Flor de la Pasion

Flor de la Pasión

Passiflora

La flor de la pasión, conocida como Passiflora o Pasionaria, es una de las especies más fascinantes y simbólicas del mundo vegetal. Su estructura compleja, y su apariencia exótica la convierten en una flor imposible de ignorar. Sus pétalos se abren en una composición única, coronados por filamentos que parecen dibujar un halo delicado y misterioso.

Originaria de regiones tropicales de América, hoy en día se cultiva en numerosos climas cálidos y templados, donde crece como una enredadera vigorosa que se aferra a muros, celosías y jardines verticales. Además de su valor ornamental, algunas de sus variedades dan fruto: el conocido maracuyá, apreciado tanto por su sabor intenso como por su aroma tropical.

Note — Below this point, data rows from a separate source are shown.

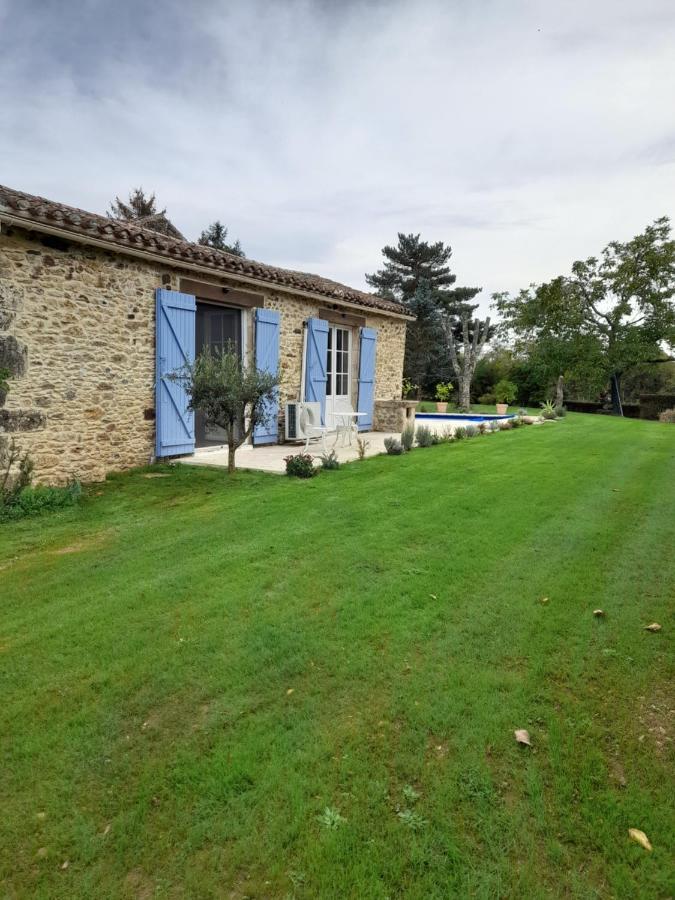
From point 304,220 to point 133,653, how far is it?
832 inches

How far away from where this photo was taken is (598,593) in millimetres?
3252

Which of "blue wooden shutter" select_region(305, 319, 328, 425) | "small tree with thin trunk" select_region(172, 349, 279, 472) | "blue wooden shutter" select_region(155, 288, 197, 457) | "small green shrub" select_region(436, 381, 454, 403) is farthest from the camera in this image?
"small green shrub" select_region(436, 381, 454, 403)

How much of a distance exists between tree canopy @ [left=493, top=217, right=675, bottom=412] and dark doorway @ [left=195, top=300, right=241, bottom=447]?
15425 mm

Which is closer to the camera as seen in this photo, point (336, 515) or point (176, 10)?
point (336, 515)

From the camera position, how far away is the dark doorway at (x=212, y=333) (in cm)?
951

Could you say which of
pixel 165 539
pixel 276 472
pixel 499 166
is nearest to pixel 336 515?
pixel 165 539

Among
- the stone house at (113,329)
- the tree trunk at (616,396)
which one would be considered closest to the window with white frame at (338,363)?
the stone house at (113,329)

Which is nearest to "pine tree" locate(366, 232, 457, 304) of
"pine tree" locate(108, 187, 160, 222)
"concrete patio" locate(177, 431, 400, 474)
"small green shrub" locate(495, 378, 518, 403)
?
"small green shrub" locate(495, 378, 518, 403)

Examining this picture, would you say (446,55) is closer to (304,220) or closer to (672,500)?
(672,500)

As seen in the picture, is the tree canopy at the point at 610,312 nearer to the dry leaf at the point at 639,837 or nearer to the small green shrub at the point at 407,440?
the small green shrub at the point at 407,440

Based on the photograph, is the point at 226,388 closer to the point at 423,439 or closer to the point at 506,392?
the point at 423,439

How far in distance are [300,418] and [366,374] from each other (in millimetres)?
3282

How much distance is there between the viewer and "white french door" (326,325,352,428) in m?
11.1

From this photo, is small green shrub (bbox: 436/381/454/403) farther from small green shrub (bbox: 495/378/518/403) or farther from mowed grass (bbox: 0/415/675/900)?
mowed grass (bbox: 0/415/675/900)
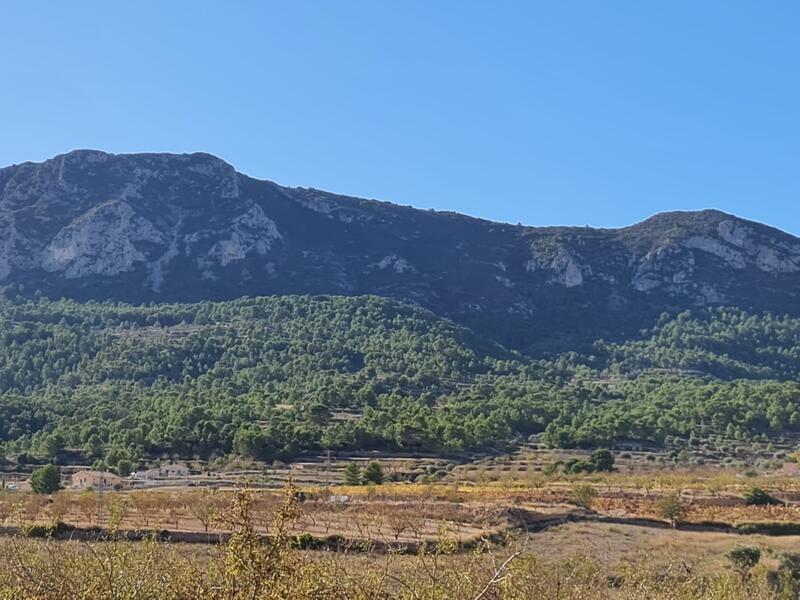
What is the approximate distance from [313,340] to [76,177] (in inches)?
3241

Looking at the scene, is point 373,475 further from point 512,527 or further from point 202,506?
point 202,506

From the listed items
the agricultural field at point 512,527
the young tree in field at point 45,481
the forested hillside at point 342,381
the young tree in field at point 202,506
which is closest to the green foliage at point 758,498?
the agricultural field at point 512,527

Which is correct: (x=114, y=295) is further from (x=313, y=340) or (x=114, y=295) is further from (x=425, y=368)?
(x=425, y=368)

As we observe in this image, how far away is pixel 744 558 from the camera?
29781mm

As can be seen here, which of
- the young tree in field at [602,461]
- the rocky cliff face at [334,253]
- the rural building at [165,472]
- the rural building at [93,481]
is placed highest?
the rocky cliff face at [334,253]

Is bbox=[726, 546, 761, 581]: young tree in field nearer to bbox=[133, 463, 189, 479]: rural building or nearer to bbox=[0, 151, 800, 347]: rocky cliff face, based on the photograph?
bbox=[133, 463, 189, 479]: rural building

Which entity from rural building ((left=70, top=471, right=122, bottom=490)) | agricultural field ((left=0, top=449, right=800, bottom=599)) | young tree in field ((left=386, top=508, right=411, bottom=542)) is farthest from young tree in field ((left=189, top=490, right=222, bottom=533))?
rural building ((left=70, top=471, right=122, bottom=490))

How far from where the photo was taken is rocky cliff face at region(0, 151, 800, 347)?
144 metres

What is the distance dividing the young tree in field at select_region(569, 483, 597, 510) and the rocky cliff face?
91.9 m

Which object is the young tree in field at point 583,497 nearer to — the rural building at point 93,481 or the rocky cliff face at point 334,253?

En perfumería, su olor se describe como embriagador y exótico, con un carácter afrutado y floral difícil de capturar en estado puro. Al igual que ocurre con otras flores delicadas, su fragancia suele recrearse mediante acordes, combinando notas dulces, ligeramente ácidas y luminosas que evocan su esencia vibrante y envolvente.

Pero más allá de su belleza, la pasionaria está cargada de simbolismo. Su nombre nace de una antigua interpretación cristiana que relaciona sus formas con la Pasión de Cristo: los diez pétalos representarían a los apóstoles presentes en la crucifixión, mientras que otros elementos de la flor evocan la corona de espinas o los clavos. Por ello, su floración primaveral ha sido tradicionalmente vinculada a la Semana Santa, añadiendo una dimensión espiritual a su ya cautivadora presencia.